**Set of tasks:**
a - List every environment variable name that the Google location history tutorial sets with Sys.setenv.
b - Pick up the Google location history tutorial after its final line of code and carry it forward.

Where have you been last summer ??

Its no secret that Google has been watching us all the time. I like Google though, because they allow us to access quite a lot of data that they collected on us.

Your own location history can be downloaded from your Google account under https://takeout.google.com/settings/takeout. Make sure you only tick “location history” for download, otherwise it will take super long to get all your Google data.

The data Google provides you for download is a .json file and can be loaded with the jsonlite package. Loading this file into R might take a few minutes because it can be quite big, depending on how many location points Google had saved about you.

Google data comes in .json format and we can use package jsonlite() to load and explore the data.

I am going to use Plotly and Mapbox to get clickable map and followed the steps as suugested below to set them up.

Step -1 : In order to use their API’s please make sure you have made accounts on both plot Plotly and Mapbox.

Step -2 : To create mapbox maps with Plotly, you’ll need a Mapbox account and a Mapbox Access Token that you can add to your Plotly Settings.

Step -3 : Now set your Mapbox Access Token (get here) and Plotly API Key (get here).

Loading the relevant libraries :

library(jsonlite)
library(plotly)
x <- fromJSON("LocationHistory.json")

Passing tokens to use Plotly and Mapbox.

Sys.setenv('MAPBOX_TOKEN' = <YOUR MAPBOX TOKEN>)
Sys.setenv("plotly_username"=<USER NAME FOR PLOTLY >)
Sys.setenv("plotly_api_key"=<API KEY FOR PLOTLY>)

If you’ve no experience in API’s don’t worry !! In simple words , above codes let R , Plotly & Mapbox talk to each other.

The date and time column is in the POSIX milliseconds format, so I converted it to human readable POSIX.

Similarly, longitude and latitude are saved in E7 format and were converted to GPS coordinates.

# extracting the locations dataframe
loc = x$locations

# converting time column from posix milliseconds into a readable time scale
loc$time = as.POSIXct(as.numeric(x$locations$timestampMs)/1000, origin = "1970-01-01")

**Material provided:**
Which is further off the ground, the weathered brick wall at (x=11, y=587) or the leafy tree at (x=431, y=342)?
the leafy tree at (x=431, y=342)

**Answers to each task:**
a - MAPBOX_TOKEN, plotly_username, plotly_api_key

b -
# converting longitude and latitude from E7 to GPS coordinates
loc$lat = loc$latitudeE7 / 1e7
loc$lon = loc$longitudeE7 / 1e7

Let’s see, since when google is watching you :smile:

min(loc$time)
[1] "2013-02-27 08:46:49 CST"

So , google is watching me since Feb, 2013.

max(loc$time)
[1] "2017-05-06 23:14:06 CDT"

Great, so it has my recent data too..

And how are the datapoints distributed over days, months and years?

Let’s calculate the number of data points per day, month and year

library(lubridate)
library(zoo)

loc$date <- as.Date(loc$time)
loc$year <- year(loc$date)
loc$month_year <- as.yearmon(loc$date)

points_p_day <- data.frame(table(loc$date), group = "day")
points_p_month <- data.frame(table(loc$month_year), group = "month")
points_p_year <- data.frame(table(loc$year), group = "year")

How many days were recorded?

nrow(points_p_day)
[1] 249

How many month were recorded?

nrow(points_p_month)
[1] 13

How many year were recorded?

nrow(points_p_year)
[1] 4

Let’s make some fancy graph through plotly

points <- rbind(points_p_day[, -1], points_p_month[, -1], points_p_year[, -1])
#  loading library
library(ggplot2) # for plotting
library(ggmap)  # for google maps
library(htmlwidgets) # helps saving  the HTML output ot the disk


p<- ggplot(points, aes(x = group, y = Freq)) +
geom_point(position = position_jitter(width = 0.1), alpha = 0.1) + 
geom_boxplot(aes(color = group), size = 0.5, outlier.colour = NA) +
facet_grid(group ~ ., scales = "free") +
labs( title = "How many data points did Google collect about me?")+
theme(legend.position="none")

    

q<-ggplotly(p)
q

## Let's save the  plot as HTML
saveWidget(q, file="ch1.html")

Click on the above image to seet he clickable and drillable chart. If you explore the chart , you can see that , Google colllected nearly ~430 points on me per day.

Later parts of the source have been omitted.